Asia: the infrastructure challenge

28 Aug 13
Asia’s economic growth has been meteoric, but challenges remain around the region’s infrastructure, says Bill Banks

By Bill Banks | 28 August 2013

Asia’s economic growth has been meteoric, but challenges remain around the region’s infrastructure, says Bill Banks.

Lack of basic infrastructure holds back economic development, increases health problems and reduces life expectancies.


Despite the booming economy, South Asia has the world’s largest concentration of poor people, with more than 500 million people living on less than US$1.25 a day, according to The World Bank. A key cause of this systemic poverty lies with the region’s infrastructure.


City slickers

A key factor in the increasing need for better infrastructure is the rise of urbanization — not just in Asia but around the world.

In many developing economies, meeting basic human needs for potable water, wastewater treatment and electricity remains a challenge. Lack of this basic infrastructure holds back economic development, increases health problems and reduces life expectancies.

The costs of multimodal mass transit systems — including light rail, subways and bus rapid transit — are universally steep and the alternative of car dependence merely delivers traffic gridlock. Power generation is another key priority.

Underpinning these concerns is the increasing need to maintain and overhaul existing infrastructure. Even if the funding is available for these investments, convincing a public tired of austerity to agree to increased taxes and user fees can be tough.


Adapting to new realities

Policy-makers continue to look to public-private partnerships (PPPs) as a key way to address these myriad issues.

Finding the necessary funds is the first step. Governments often have little option but to work with not only the private sector to fund the necessary investments but also international donor agencies such as The World Bank and the Asian Development Bank.

These multilateral organizations are increasingly lending directly to projects or assisting these economies with the establishment and implementation of private financing policy and procurement advice.

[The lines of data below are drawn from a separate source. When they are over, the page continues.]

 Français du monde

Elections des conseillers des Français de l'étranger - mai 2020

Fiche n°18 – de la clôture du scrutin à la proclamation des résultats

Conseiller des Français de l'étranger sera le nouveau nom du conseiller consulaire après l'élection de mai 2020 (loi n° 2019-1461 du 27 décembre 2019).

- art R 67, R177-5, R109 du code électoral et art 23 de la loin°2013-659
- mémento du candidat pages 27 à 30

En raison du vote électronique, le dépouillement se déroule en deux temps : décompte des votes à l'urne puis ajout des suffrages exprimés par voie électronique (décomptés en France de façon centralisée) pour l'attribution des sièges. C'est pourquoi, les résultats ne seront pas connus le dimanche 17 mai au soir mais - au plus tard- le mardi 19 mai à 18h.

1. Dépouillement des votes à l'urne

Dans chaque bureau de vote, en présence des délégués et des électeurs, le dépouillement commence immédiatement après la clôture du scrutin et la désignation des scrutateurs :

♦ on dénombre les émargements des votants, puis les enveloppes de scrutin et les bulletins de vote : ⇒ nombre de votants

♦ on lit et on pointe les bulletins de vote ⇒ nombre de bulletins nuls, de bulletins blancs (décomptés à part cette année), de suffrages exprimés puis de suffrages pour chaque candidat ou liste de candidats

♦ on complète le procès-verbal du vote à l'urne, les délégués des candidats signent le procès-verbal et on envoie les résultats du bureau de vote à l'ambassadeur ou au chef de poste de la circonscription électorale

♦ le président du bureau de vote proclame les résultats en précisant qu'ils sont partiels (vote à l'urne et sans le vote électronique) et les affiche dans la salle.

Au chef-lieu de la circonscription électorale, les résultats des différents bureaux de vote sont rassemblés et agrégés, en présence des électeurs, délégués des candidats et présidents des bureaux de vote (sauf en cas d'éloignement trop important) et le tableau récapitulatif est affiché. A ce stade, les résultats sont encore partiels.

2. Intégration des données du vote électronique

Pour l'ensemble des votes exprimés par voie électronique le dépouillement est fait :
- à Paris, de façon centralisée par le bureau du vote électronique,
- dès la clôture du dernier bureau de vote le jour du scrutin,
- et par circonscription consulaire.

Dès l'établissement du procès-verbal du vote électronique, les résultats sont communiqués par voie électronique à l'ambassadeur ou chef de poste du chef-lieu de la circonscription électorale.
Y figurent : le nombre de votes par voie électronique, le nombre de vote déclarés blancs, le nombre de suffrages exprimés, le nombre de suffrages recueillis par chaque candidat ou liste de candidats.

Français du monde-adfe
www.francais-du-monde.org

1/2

Robust economic and cost-benefit scrutiny is also critical to the success of any infrastructure project. Such analysis will reassure policy-makers that their investments will deliver maximum economic impact. However, to ensure this happens, projects must be properly selected on sound economic grounds and then delivered within a robust procurement framework.

PPPs, then, are best understood as an infrastructure delivery mechanism, implemented after the detailed planning has already occurred. For PPPs to work, governments should fine-tune procurement models and make the process more efficient, encouraging the adoption of best practices.

Infrastructure development, by its very nature, remains in continual flux. New technologies, funding needs, construction methods and changing demographics continually shape and impact infrastructure’s priorities and processes.

In Asia, and indeed other regions around the world, the flexibility to adapt to changing circumstances is crucial both today, and into the future.